## What this exercise asks
(a) Rewrite the paragraph of the Superman essay that begins "Since the Richard Donner film" as a short list, keeping its main facts.
(b) According to the Superman essay, who played Zod in Superman II?
(c) Give again the part of the Superman essay that begins at the words "The Superman I" and stops after "dull Lex Luthor.".

## Quoted passage

┄┄┄┄┄┄┄┄┄┄┄┄┄┄┄┄┄┄┄┄

The next screen incarnation came with the mega hit Superman (1978) starring Christopher Reeve and Margot Kidder. It was, by and large, a bloated, unimaginative affair, although it did have fleeting moments of charm. Superman II was far better for having bypassed the redundant origin narrative. Superman II has a host of great villains (Terence Stamp as Zod, the underrated Sarah Douglas as Ursa, and Gene Hackman as Lex Luthor). Clark Kent, stripped of his powers for the sake of love (the priestly Superman must remain celibate, of course), is far more than a bumbling oaf, and succeeds in winning our empathy in his fight to regain what he has lost.
I suppose I was in the vast minority in 1978 when I still preferred George Reeves as Superman, and especially as Clark Kent, as opposed to Christopher Reeve.
One could argue this was, perhaps, merely nostalgia since I grew up watching repeats of the Adventures of Superman every Saturday as a young child, but it was more than that.
The Superman I recalled pre-1978 was more derived from film noir, rather than science fiction, although there was always latent and simplistic sci-fi elements. The art deco Fleischer cartoons were a resplendent example of this. Superman/Kent might tackle a local mad scientist or robots run amok, but he still had to predominantly deal with diamond stealing gangsters, a feisty Lois Lane, and a cigar chomping news editor boss. In the classic Superman comics he did occasionally have a colorful villain, such as the impish prankster whose name no one can pronounce, Braniac, and Bizarro, but he was not blessed with Batman’s rogue gallery of nemeses, and usually was content battling wits with the dull Lex Luthor.
Since the Richard Donner film, the Superman character has completely forsaken its golden age and radio origins, and Superman is a pimply faced superboy, not long past puberty. George Reeves’ Superman was already pushing forty when he made his debut. Reeves remained in the monkey suit (as he called it) until his death at forty five. Reeves personified the classic age Superman in that he was every adolescent boy’s idea of a super father figure. Sure, he wore a padded suit, clearly “flew” on a glass table and ducked when bad guys threw their emptied guns at him, but he was still the real deal and he seemed to actually mean it when he promised “truth, justice, and the American way.”

┄┄┄┄┄┄┄┄┄┄┄┄┄┄┄┄┄┄┄┄

## Data block
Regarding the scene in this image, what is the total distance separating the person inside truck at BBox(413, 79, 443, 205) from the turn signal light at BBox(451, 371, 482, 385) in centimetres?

┄┄┄┄┄┄┄┄┄┄┄┄┄┄┄┄┄┄┄┄

## Answers for the exercise
(a)
- Since the Richard Donner film, the Superman character has abandoned its golden age and radio origins and become a youthful superboy.
- George Reeves was nearly forty when he debuted as Superman and wore the suit, which he called the "monkey suit," until he died at forty-five.
- Reeves embodied the classic-age Superman as every adolescent boy's idea of a super father figure.
- Despite the padded suit, the obvious glass-table "flying" and ducking when bad guys threw their emptied guns at him, he seemed sincere in promising "truth, justice, and the American way."

(b) Terence Stamp.

(c)
The Superman I recalled pre-1978 was more derived from film noir, rather than science fiction, although there was always latent and simplistic sci-fi elements. The art deco Fleischer cartoons were a resplendent example of this. Superman/Kent might tackle a local mad scientist or robots run amok, but he still had to predominantly deal with diamond stealing gangsters, a feisty Lois Lane, and a cigar chomping news editor boss. In the classic Superman comics he did occasionally have a colorful villain, such as the impish prankster whose name no one can pronounce, Braniac, and Bizarro, but he was not blessed with Batman’s rogue gallery of nemeses, and usually was content battling wits with the dull Lex Luthor.